## [CHALLENGES]
1 > Translate this sentence from the sermon on Psalm 107 into Spanish: "Each one of these sections concludes with our text."
2 > Reproduce everything in the sermon on Psalm 107 from "November 26, 2000" down to "the living God?".

## [PAGE EXTRACT]
== == ==

A Song Of Praise

November 26, 2000 / No. 3021


Dear radio friends,

As we look into the mirror of God’s Word, the question we have to answer today is this: Is there in you and in me the desire to praise God? Does the heartfelt knowledge of God’s goodness and wonderful works cause your heart to feel compelled to praise the living God?

The text we will use is Psalm 107:8, 15, 21, and 31. It is the repeated refrain: “Oh that men would praise the LORD for his goodness, and for his wonderful works to the children of men!”

Psalm 107 has four basic sections, each leading to that same verse or theme, four sections alike in that they picture someone who is in distress and who cries to the Lord out of that particular distress. In verses 4-9 we have the picture of a traveler lost in the desert. In verses 10-16 we have the picture of a prisoner in iron bondage. In verses 17-22 we have displayed to us men who are sick. And in verses 23-32 we have sailors who are tossed in the tempest of storm. Each one of these sections concludes with our text. It is like a piece of music with a certain theme, the conductor giving variations on that theme, only to come back to it again. So the psalmist gives four different variations, four different distressful situations, only to come back to that theme, to his purpose in the psalm: “Oh that men would praise the LORD for his goodness, and for his wonderful works to the children of men!” The question we have to answer today is this: Can you say that verse? Do you feel compelled to thank and praise the Lord for His goodness and for His wonderful works to you?

Now, if you have your Bible opened to Psalm 107, observe with me in the opening verses (1-3) that the psalmist calls the church together. He calls a meeting, as it were a massed choir, of Christians of all ages and all places, and he exhorts: “O give thanks unto the LORD, for he is good: for his mercy endureth for ever.” Then he says that this must be done by all of God’s people, regardless of their particular circumstances. “Let the redeemed of the LORD say so, whom he hath redeemed from the hand of the enemy; and gathered them out of the lands, from the east, and from the west, from the north, and from the south.” Such is his cry. East, west, north, south – from every point of the compass, from different temperaments and experiences; he calls all of God’s people to sing the same song: “O give thanks unto the LORD….” And with the repeated chorus: “Oh that men would praise the LORD for his goodness, and for his wonderful works to the children of men!”

Now, as I said, the psalm is really divided into four sections or four different experiences out of which men come to a heartfelt desire to praise and to thank God. Those four experiences are: travelers lost in the desert, prisoners in bondage, sick men, and sailors in a storm. Although the experiences are particular and unique, yet really they are the same. When we view them superficially they seem to be different. Yet, fundamentally, they are identical. They are problems that men face through various outward circumstances, but they have a common root to them. That common root is sin. All four describe the hopeless case that a person finds himself in because of sin. And the cry of the child of God arises out of his own understanding and distress of sin.

== == ==

## [PROVIDED RECORDS]
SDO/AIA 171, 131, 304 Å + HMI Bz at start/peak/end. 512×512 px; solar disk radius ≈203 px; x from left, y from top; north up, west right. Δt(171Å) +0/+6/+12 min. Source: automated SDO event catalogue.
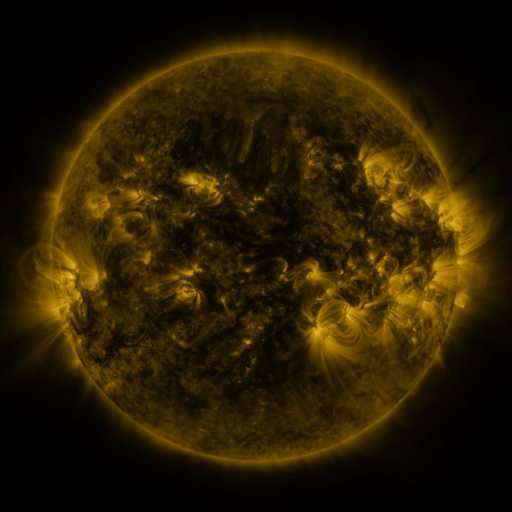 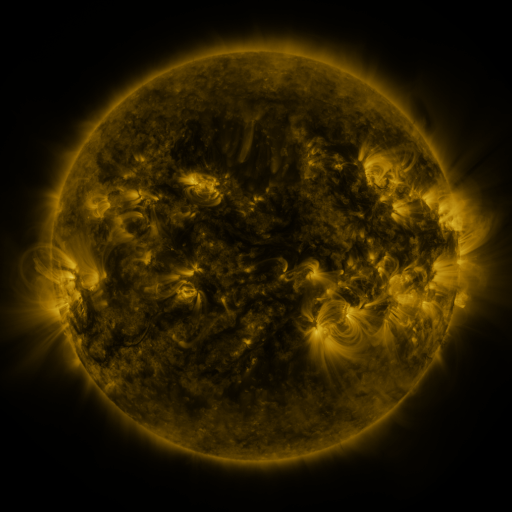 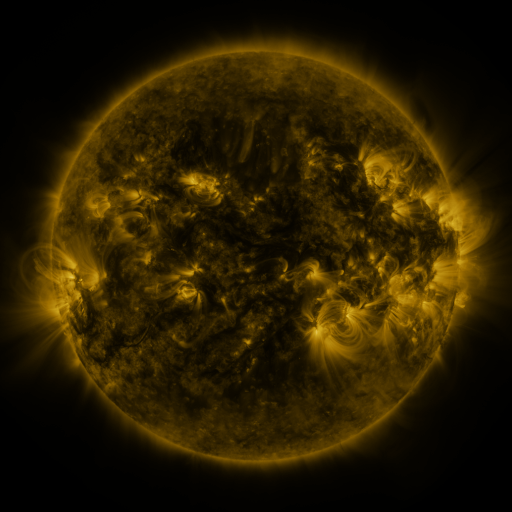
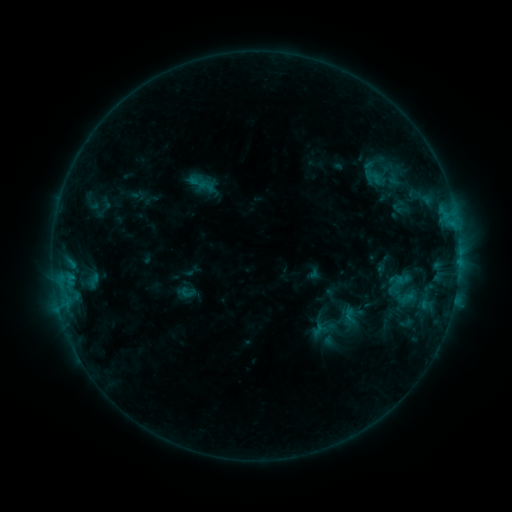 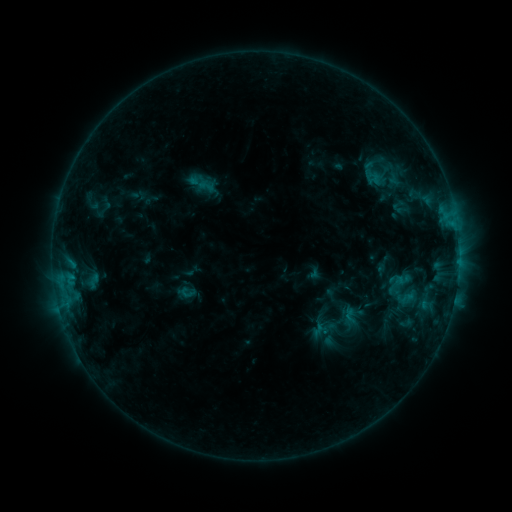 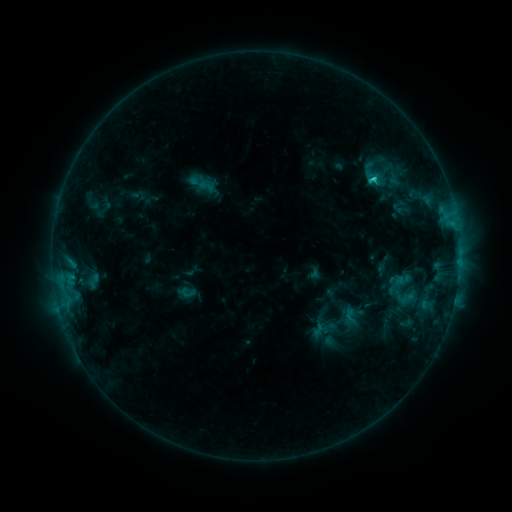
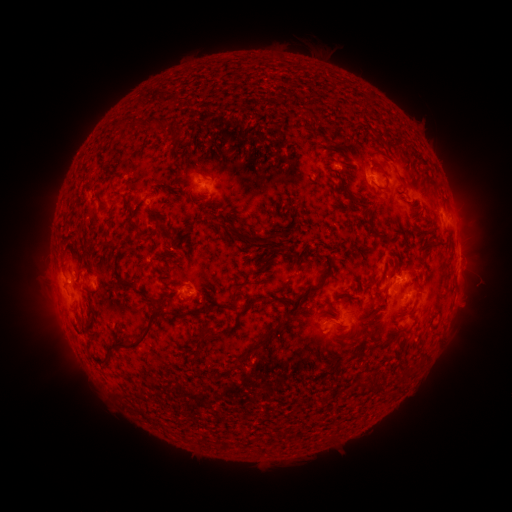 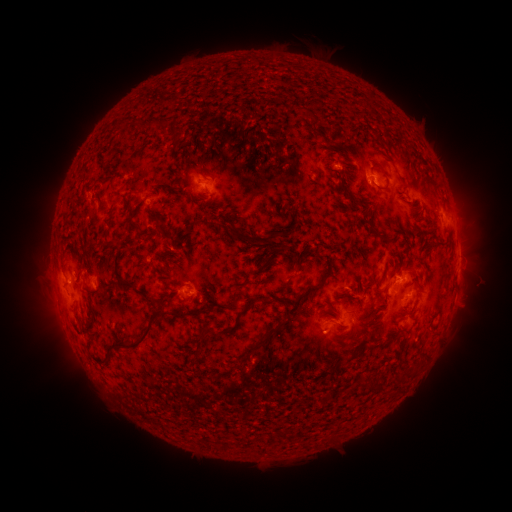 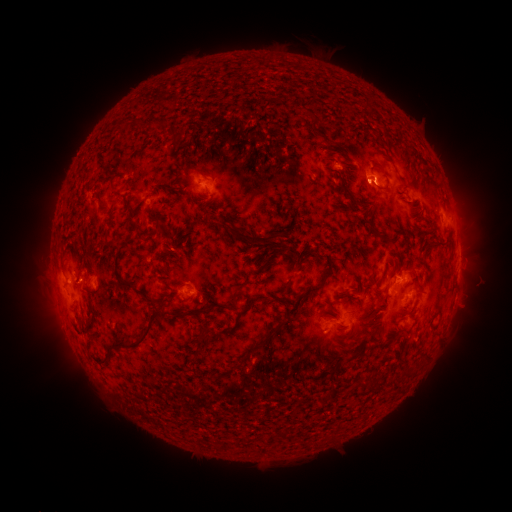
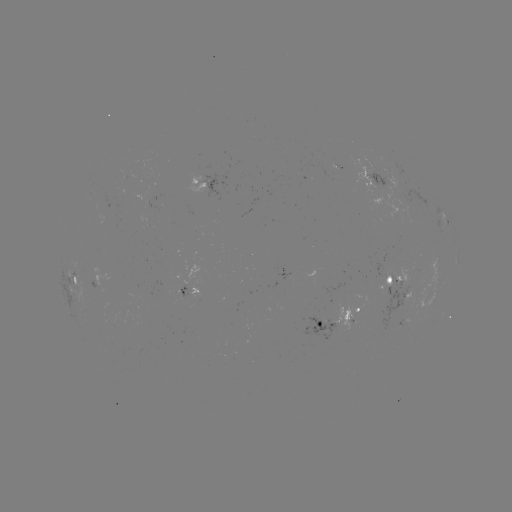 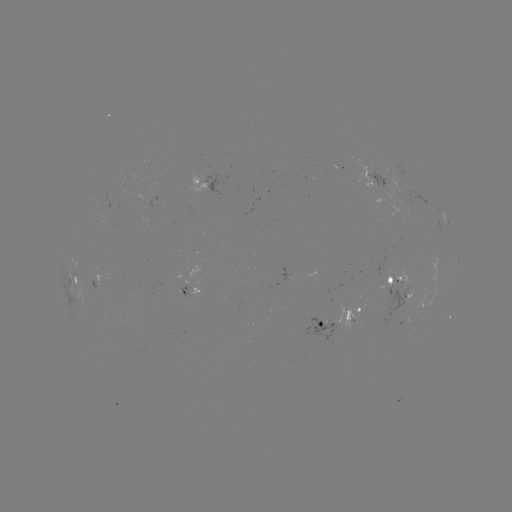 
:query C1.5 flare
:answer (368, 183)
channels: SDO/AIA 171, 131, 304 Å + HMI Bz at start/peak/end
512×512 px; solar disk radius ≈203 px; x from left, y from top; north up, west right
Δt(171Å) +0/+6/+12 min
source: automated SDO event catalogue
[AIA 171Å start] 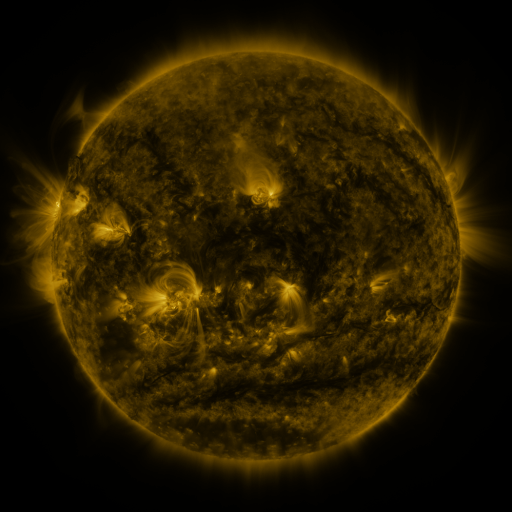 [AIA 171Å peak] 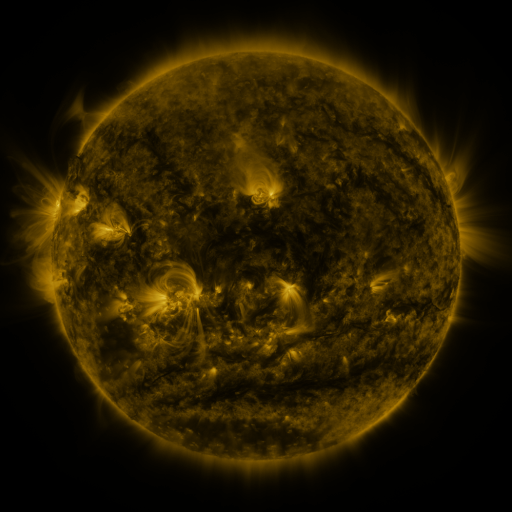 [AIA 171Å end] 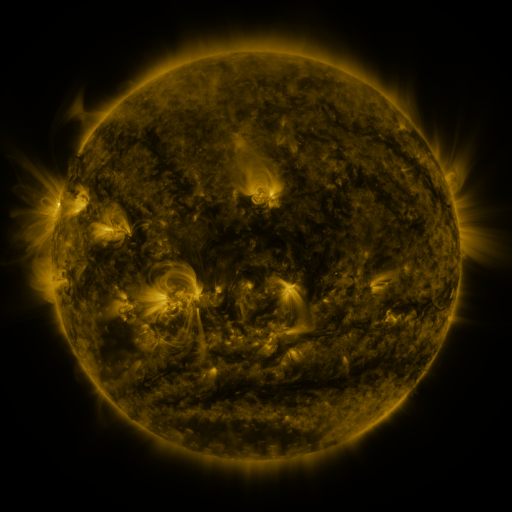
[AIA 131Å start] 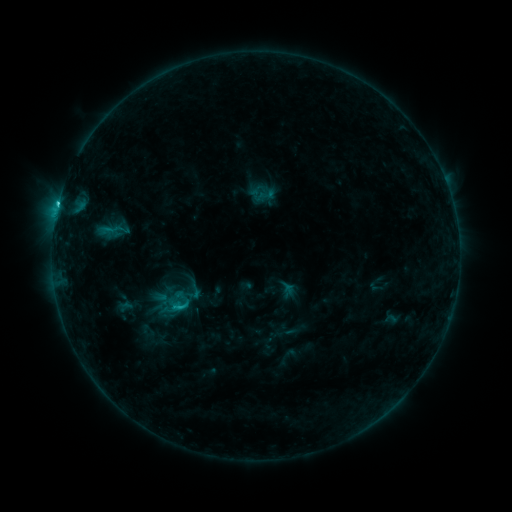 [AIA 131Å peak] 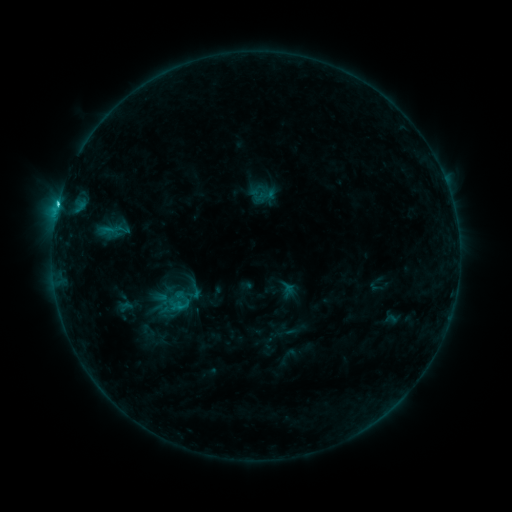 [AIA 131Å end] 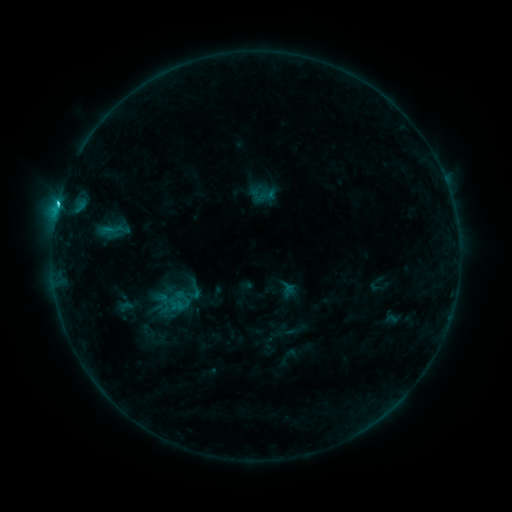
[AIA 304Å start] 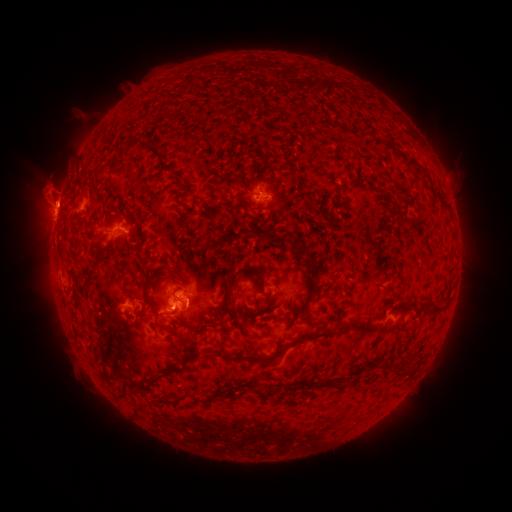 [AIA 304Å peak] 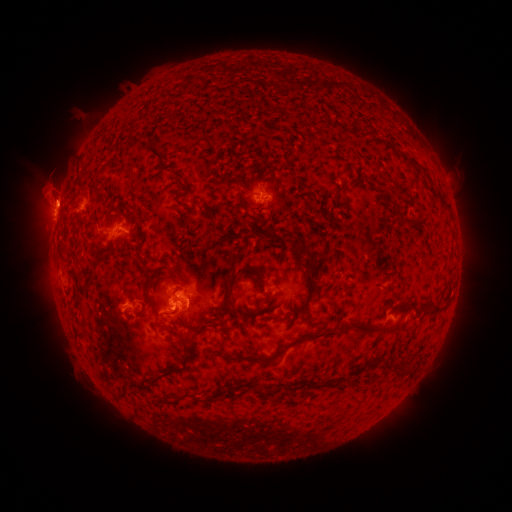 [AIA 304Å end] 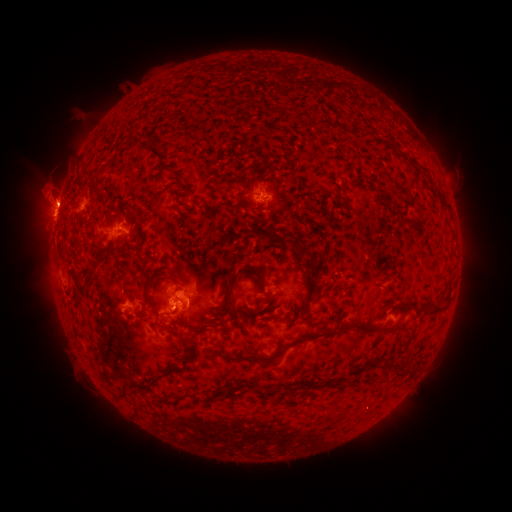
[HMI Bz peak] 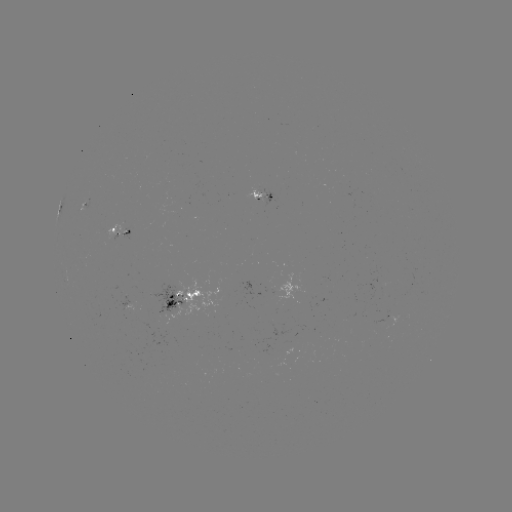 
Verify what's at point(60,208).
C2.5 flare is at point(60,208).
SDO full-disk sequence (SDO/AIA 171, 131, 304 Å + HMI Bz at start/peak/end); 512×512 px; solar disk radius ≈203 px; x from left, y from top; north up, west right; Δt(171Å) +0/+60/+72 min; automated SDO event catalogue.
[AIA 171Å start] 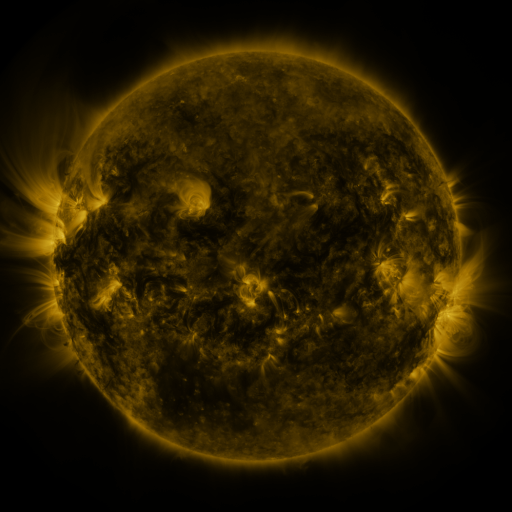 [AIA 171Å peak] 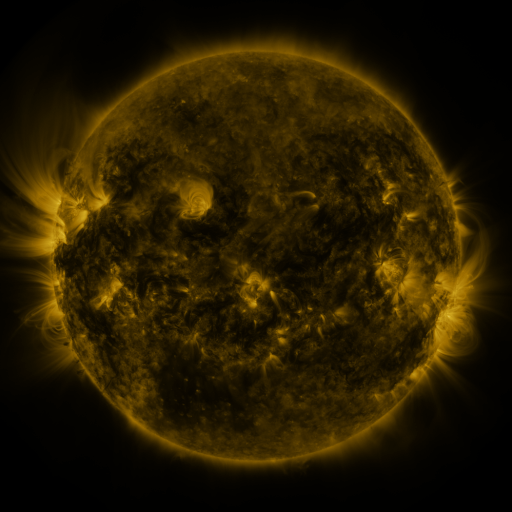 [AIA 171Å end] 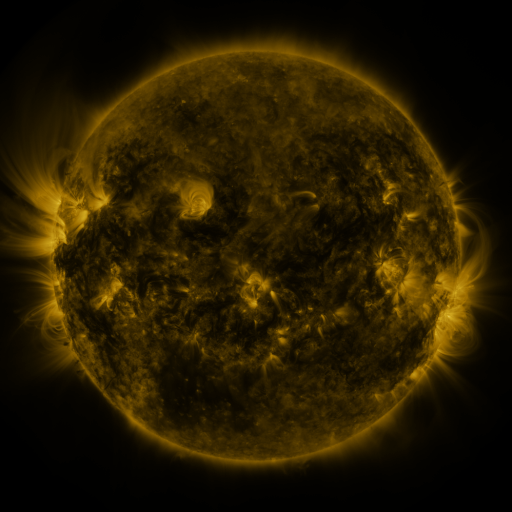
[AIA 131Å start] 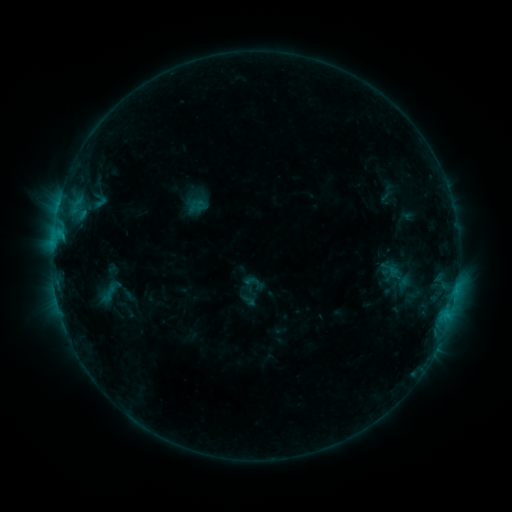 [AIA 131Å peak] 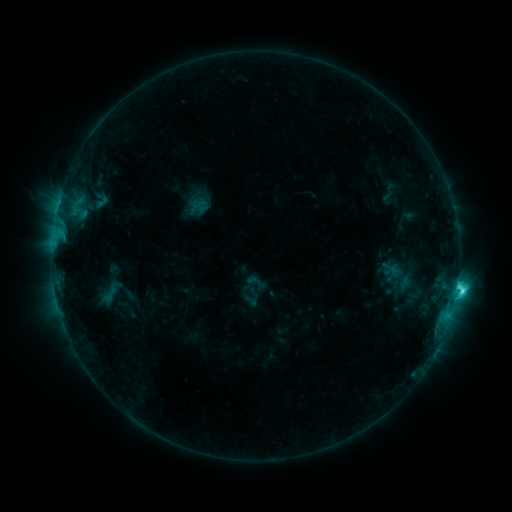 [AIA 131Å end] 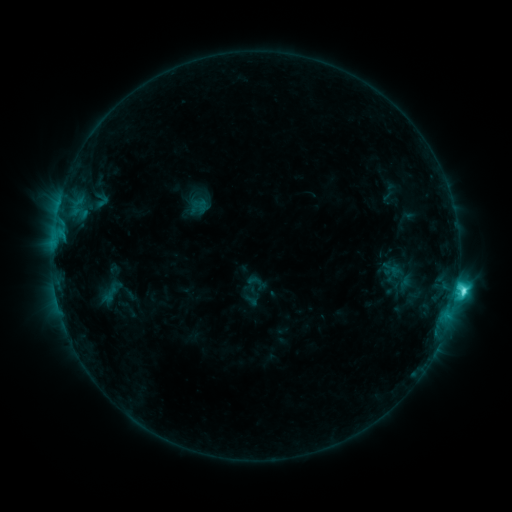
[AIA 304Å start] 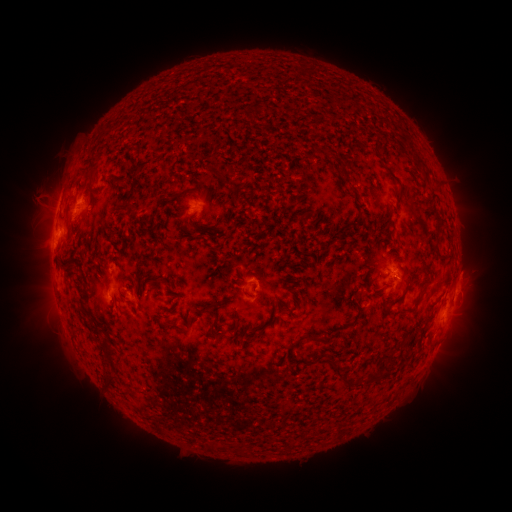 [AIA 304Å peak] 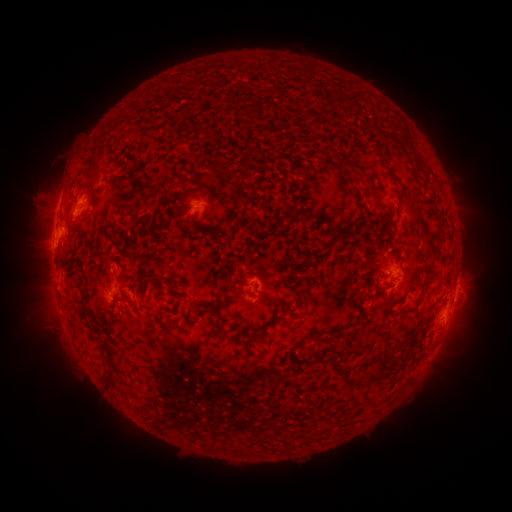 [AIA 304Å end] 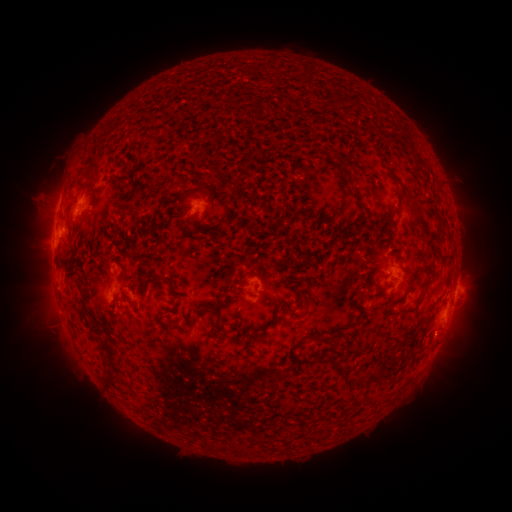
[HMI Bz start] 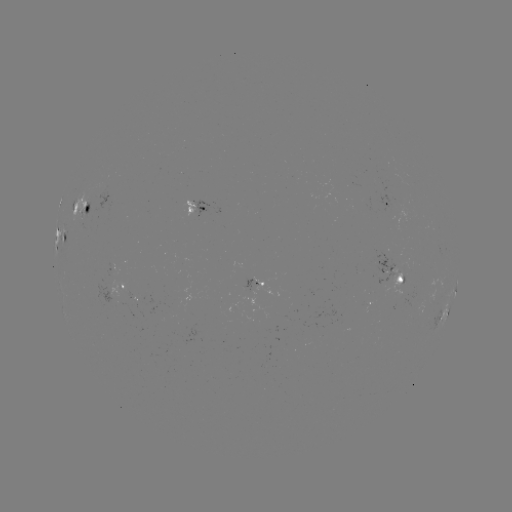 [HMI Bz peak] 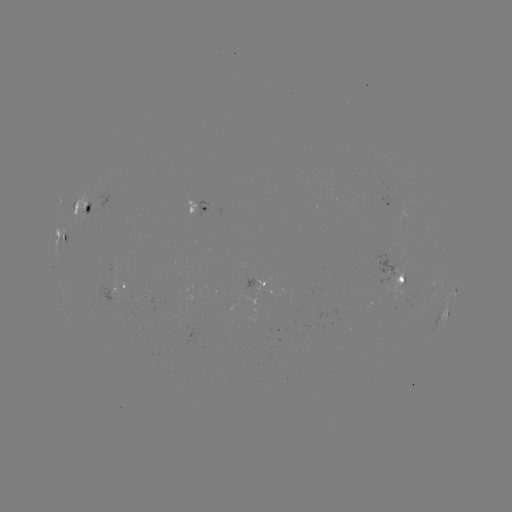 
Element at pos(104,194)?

== == ==

## [RESULTS BY TASK]
1 > Cada una de estas secciones concluye con nuestro texto.

2 >
November 26, 2000 / No. 3021


Dear radio friends,

As we look into the mirror of God’s Word, the question we have to answer today is this: Is there in you and in me the desire to praise God? Does the heartfelt knowledge of God’s goodness and wonderful works cause your heart to feel compelled to praise the living God?